Langenhagen (gg). Wenn Menschen sich zu viel vornehmen und dadurch in Lebenssituationen nicht mehr zurecht kommen, bietet die Lebensberatungsstelle Hilfe an. Die Einrichtung des Kirchenkreises Burgwedel-Langenhagen in der Ostpassage 11 in Langenhagen bietet Ratsuchenden psychologische Hilfe bei depressiven Verstimmungen, Ängsten, Überlastungs- und Überforderungssituationen im Berufs- und Privatleben. In Beratungsgesprächen sollen die Hilfesuchenden selber Lösungswege aus ihrer jeweiligen Krisensituationen finden. „Immer mehr Menschen nehmen die Hilfe in Anspruch“, erklärt Hans-Günter Schoppa, Leiter der Lebensberatungsstelle Langenhagen, bei der Vorstellung des Tätigkeitsberichtes. Mehr als 500 Beratungsfälle wurden im vergangenen Jahr abgewickelt, das ist eine deutliche Steigerung zu den Jahren zuvor. Seit 2005 stieg die Zahl von 379 auf 435 Fälle gesamt. Wichtig ist Schoppa der Hinweis auf aktive Präventionsangebote. Sie richten sich an alle Altersgruppen, zudem gibt es eine feste und flexible Präsenz der Lebensberatungsstelle in der Emmaus-Gemeinde. Superintendent Martin Bergau betont, dass trotz der stetig steigenden Anforderungen an die Einrichtung seit 18 Jahren nach wie vor mit demselben Personalschlüssel gearbeitet wird. Die Personal- und Sachkosten der Einrichtung werden zu rund 66 Prozent von der Stadt Langenhagen finanziert, das sind etwa 175.000 Euro. Es gibt einen Zuschuss der Region Hannover von 20.000 Euro, einen Beitrag der Landeskirche und des Kirchenkreises Langenhagen-Burgwedel in Höhe von 27.000 Euro und die Selbstbeteiligung der Ratsuchenden, die je Beratungsstunde zwischen 20 und 40 Euro bezahlen, beträgt in der Summe rund 25.000 Euro.

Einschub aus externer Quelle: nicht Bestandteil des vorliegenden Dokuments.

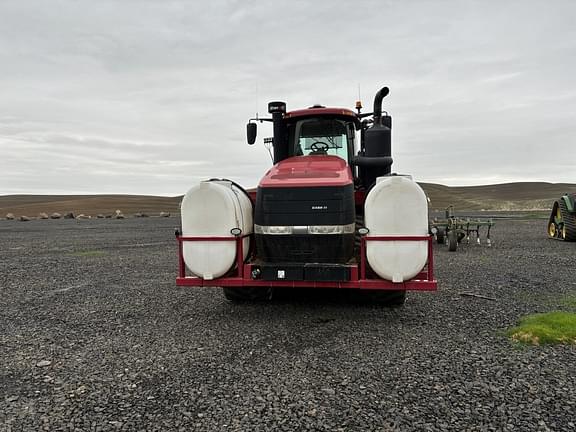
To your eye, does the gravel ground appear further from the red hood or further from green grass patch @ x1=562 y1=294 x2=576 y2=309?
the red hood

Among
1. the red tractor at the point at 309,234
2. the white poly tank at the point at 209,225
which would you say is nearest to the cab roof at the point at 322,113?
the red tractor at the point at 309,234

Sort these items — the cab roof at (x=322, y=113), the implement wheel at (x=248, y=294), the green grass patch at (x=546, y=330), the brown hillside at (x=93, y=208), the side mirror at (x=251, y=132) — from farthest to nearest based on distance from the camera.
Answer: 1. the brown hillside at (x=93, y=208)
2. the side mirror at (x=251, y=132)
3. the cab roof at (x=322, y=113)
4. the implement wheel at (x=248, y=294)
5. the green grass patch at (x=546, y=330)

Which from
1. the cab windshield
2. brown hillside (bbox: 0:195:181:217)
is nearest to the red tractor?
the cab windshield

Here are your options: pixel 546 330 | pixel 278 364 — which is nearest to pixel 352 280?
pixel 278 364

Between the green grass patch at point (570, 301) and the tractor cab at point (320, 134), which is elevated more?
the tractor cab at point (320, 134)

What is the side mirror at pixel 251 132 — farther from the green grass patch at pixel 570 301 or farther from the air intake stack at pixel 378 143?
the green grass patch at pixel 570 301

Zu einer festen Einnahmequelle hat sich die Zusammenarbeit mit der Agentur für Arbeit entwickelt. Sie schickt Bezieher des Arbeitslosengelds II zu einer psychosozialen Beratung in die Lebensberatungsstelle Langenhagen, wenn eine Verbesserung der allgemeinen Lebenslage angestrebt wird und damit eine Voraussetzung für die Jobvermittlung geschaffen werden soll. „Etwa 15 Prozent unserer Beratungsfälle sind solche“, sagt Schoppa. Abgerechnet wird mit der Agentur für Arbeit, rund 45 Euro pro Stunde werde gezahlt. „Am Ende darf eine Beratung nicht am Geld scheitern“, sagt Schoppa, bei unklaren finanziellen Verhältnissen werde flexibel geholfen.
Ebenso flexibel sind die strukturierten Beratungsangebote der Lebensberatungsstelle an bestimmte Alters- oder Berufsgruppen. Ein Beispiel stellt Mitarbeiterin Birgit Baumann vor. Sie hat ein Präventionsangebot für Kita-Mitarbeiter entwickelt.